TASK LIST:
• A. Which speakers in the movie dialogue below have a military rank before their name? List each one.
• B. In the movie dialogue below, what does Karen Holmes say she would need in order to estimate how many men have kissed her?
• C. Carry the movie dialogue below forward from its final line.

TEXT BLOCK:
==================================================

Sergeant Milton Warden: Karen...
Karen Holmes: And one more thing: no more children. Sure I went out with men after that. And if I'd ever found one that...
Sergeant Milton Warden: Karen, listen to me, listen.
Karen Holmes: I know. Until I met you I didn't think it was possible either.
Robert E. Lee "Prew' Prewitt: A man don't go his own way, he's nothing.
Sergeant Milton Warden: Maybe back in the days of the pioneers a man could go his own way, but today you got to play ball.
Sergeant Maylon Stark: Leva tells me you've been eyeing the Captain's wife like a hound dog at hunting time.
Karen Holmes: You certainly chose a lovely spot for our meeting. I've had three chances to be picked up in the last five minutes.
Angelo Maggio: I just hate to see a good guy get it in the gut.
Cpl. Buckley: You better get used to it, kid. You'll probably see a lot of it before you die.
Robert E. Lee "Prew' Prewitt: Well, what am I? I'm a private no-class dogface. The way most civilians look at that, that's two steps up from nothin'.
Karen Holmes: I never knew it could be like this! Nobody ever kissed me the way you do.
Sergeant Milton Warden: Nobody?
Karen Holmes: No, nobody.
Sergeant Milton Warden: Not even one? Out of all the men you've been kissed by?
Karen Holmes: [giggling] Now that'd take some figuring. How many men do you think there've been?
Sergeant Milton Warden: I wouldn't know. Can't you give me a rough estimate?
Karen Holmes: Not without an adding machine. Do you have the adding machine with you?
Sergeant Milton Warden: I forgot to bring it.
Captain Dana Holmes: You know why you were assigned to G Company?

==================================================

GIVEN DATA:
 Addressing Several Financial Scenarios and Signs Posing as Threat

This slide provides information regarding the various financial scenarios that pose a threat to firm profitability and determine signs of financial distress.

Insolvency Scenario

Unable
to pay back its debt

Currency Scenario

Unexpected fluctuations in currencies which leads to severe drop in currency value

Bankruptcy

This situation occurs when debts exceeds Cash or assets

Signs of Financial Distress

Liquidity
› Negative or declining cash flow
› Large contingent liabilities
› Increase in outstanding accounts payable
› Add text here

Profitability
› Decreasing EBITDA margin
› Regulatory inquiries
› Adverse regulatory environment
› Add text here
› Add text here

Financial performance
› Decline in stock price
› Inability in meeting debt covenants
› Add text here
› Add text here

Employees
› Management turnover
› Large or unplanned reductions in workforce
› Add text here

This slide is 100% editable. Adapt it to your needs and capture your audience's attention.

==================================================

LIST OF ANSWERS:
• A. Sergeant Milton Warden, Sergeant Maylon Stark, Cpl. Buckley, Captain Dana Holmes

• B. An adding machine.

• C.
Robert E. Lee "Prew' Prewitt: No, sir.
Captain Dana Holmes: I pulled a few strings. I'm the regimental boxing coach, you know.
Robert E. Lee "Prew' Prewitt: Yes, sir.
Captain Dana Holmes: I saw your fight with Connors in the Bowl, year before last. You should've won it.
Robert E. Lee "Prew' Prewitt: Thank you, sir.
Captain Dana Holmes: Our regiment got beaten in the finals last December, but I mean to win this year. All I've needed is a top middleweight.
Robert E. Lee "Prew' Prewitt: I'm sorry, sir. I quit fighting.
Captain Dana Holmes: Quit fighting? When? What for?
Robert E. Lee "Prew' Prewitt: Well, over a year ago. Maybe you heard about what happened with Dixie Wells?
Captain Dana Holmes: You mean that fellow that got hurt?
Robert E. Lee "Prew' Prewitt: Yes sir.
Captain Dana Holmes: Yes, I heard about that. It's too bad. I can understand how you feel, but those things happen.
Robert E. Lee "Prew' Prewitt: That's WHY I decided I would quit, sir.
Captain Dana Holmes: You might as well say stop war because one man got killed!
Robert E. Lee "Prew' Prewitt: Put your clothes on, alright?
Angelo Maggio: [drunk] Give 'em back to the Indians. The Indians need the clothes. All they wear is G-strings.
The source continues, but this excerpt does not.